The recovery process after a serious injury can be lonely for any athlete. Spanish soccer star Andres Iniesta wrote in his autobiography that he was overcome with “not depression, exactly, not illness, but an unease” as he recovered from a thigh injury in 2009. During Stephens’s recovery, she was forced to wear a “peg leg,” a burdensome leg brace, and later, a walking boot. But Stephens’s brief time as a Tennis Channel commentator kept her close to the sport.

Perhaps even more importantly, at a challenging juncture, she was able to spend time with tennis greats like Lindsay Davenport, Paul Annacone, Tracy Austin and Mary Carillo, all Tennis Channel analysts.

“I had such a good time being able to spend a month with Paul, Tracy, Lindsay and Mary,” Stephens told reporters in Washington, D.C. last month. “...I was in a very sad place in my life. I had a big boot on and a huge walking thing, and it was just not fun. They made it a really good time for me. It was actually the highlight of my year so far."

Former and current athletes are regularly featured as television analysts. The broadcast booth offers players a chance to step back and view the sport more holistically.

“The work with us actually reflected a time when she was seeing what was happening but not able to go out and play,” Annacone, who previously coached Stephens, told SI. “So I think in a lot of ways it maybe lit a fire a little bit, gave her a different kind of perspective.”

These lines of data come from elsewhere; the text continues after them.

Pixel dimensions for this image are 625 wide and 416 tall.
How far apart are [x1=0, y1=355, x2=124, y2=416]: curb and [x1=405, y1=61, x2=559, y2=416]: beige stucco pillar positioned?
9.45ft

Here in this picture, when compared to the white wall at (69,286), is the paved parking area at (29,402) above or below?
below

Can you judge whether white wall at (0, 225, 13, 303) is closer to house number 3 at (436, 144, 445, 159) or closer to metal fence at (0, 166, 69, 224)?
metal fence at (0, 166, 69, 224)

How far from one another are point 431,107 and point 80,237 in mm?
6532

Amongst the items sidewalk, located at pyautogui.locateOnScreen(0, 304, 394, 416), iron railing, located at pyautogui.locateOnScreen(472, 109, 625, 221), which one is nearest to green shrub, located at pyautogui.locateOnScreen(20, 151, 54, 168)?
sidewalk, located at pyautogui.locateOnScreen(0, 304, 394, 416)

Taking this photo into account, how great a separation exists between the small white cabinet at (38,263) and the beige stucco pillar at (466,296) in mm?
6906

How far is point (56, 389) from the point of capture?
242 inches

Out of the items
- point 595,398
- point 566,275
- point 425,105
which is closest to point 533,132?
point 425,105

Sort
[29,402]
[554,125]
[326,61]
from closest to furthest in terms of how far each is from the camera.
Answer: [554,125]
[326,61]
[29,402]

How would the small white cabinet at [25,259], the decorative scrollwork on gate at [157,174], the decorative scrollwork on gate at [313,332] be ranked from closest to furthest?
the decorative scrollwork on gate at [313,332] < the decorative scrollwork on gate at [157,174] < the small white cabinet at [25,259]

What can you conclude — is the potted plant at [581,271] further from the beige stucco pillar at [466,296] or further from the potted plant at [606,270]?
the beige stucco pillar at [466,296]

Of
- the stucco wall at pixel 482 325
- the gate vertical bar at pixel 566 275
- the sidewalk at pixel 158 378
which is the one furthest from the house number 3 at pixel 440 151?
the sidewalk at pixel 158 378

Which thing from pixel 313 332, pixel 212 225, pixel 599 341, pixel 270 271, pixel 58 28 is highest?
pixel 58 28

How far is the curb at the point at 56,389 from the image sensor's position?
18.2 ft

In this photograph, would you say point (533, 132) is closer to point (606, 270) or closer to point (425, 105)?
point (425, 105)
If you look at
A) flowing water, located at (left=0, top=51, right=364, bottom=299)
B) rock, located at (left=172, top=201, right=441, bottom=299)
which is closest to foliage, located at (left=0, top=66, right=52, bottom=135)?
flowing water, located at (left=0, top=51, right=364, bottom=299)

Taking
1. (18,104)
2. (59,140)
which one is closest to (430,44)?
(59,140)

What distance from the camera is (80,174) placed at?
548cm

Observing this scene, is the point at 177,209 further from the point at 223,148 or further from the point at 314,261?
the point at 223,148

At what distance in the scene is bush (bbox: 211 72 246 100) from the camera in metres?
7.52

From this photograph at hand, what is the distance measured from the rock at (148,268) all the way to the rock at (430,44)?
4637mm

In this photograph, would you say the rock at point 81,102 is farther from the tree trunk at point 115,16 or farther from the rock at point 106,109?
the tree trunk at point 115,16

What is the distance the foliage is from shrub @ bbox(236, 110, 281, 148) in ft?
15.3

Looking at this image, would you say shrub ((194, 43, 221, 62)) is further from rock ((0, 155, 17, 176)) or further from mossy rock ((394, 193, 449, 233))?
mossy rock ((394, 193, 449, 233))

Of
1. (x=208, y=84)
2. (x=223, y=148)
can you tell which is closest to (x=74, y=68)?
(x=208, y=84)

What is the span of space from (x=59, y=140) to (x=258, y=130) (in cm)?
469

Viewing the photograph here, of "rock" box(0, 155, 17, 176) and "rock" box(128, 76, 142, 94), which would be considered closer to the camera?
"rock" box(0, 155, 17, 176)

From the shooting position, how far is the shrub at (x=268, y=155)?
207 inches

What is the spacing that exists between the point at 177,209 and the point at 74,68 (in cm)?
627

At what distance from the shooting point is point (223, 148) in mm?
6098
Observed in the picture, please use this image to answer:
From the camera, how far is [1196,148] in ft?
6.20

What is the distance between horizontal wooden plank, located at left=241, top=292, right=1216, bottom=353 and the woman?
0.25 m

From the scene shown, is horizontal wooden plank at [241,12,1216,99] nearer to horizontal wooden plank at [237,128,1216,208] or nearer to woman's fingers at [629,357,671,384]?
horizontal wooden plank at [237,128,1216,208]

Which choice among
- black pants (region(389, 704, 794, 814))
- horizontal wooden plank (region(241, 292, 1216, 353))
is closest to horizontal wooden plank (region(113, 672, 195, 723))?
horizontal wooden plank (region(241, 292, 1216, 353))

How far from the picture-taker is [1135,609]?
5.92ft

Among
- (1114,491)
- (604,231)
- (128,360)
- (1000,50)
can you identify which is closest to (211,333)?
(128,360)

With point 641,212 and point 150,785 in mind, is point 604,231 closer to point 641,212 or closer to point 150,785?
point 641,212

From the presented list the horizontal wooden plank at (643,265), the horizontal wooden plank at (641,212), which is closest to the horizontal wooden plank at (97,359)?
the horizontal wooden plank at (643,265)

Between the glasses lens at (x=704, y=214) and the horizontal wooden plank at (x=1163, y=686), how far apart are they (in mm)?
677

Stephens says she didn’t ask her fellow Tennis Channel analysts for advice during her brief time at the network. But being in the presence of experienced veterans of the sport has perks.

“We just talked about game styles and matches. Obviously after a match went off, we would interview a player, this and that,” Stephens said Sunday. “It was more of a fun thing that a serious learning, teaching type of moment. It was more—I’m still around tennis and having fun. I get to hang with Paul and Lindsay and everyone.”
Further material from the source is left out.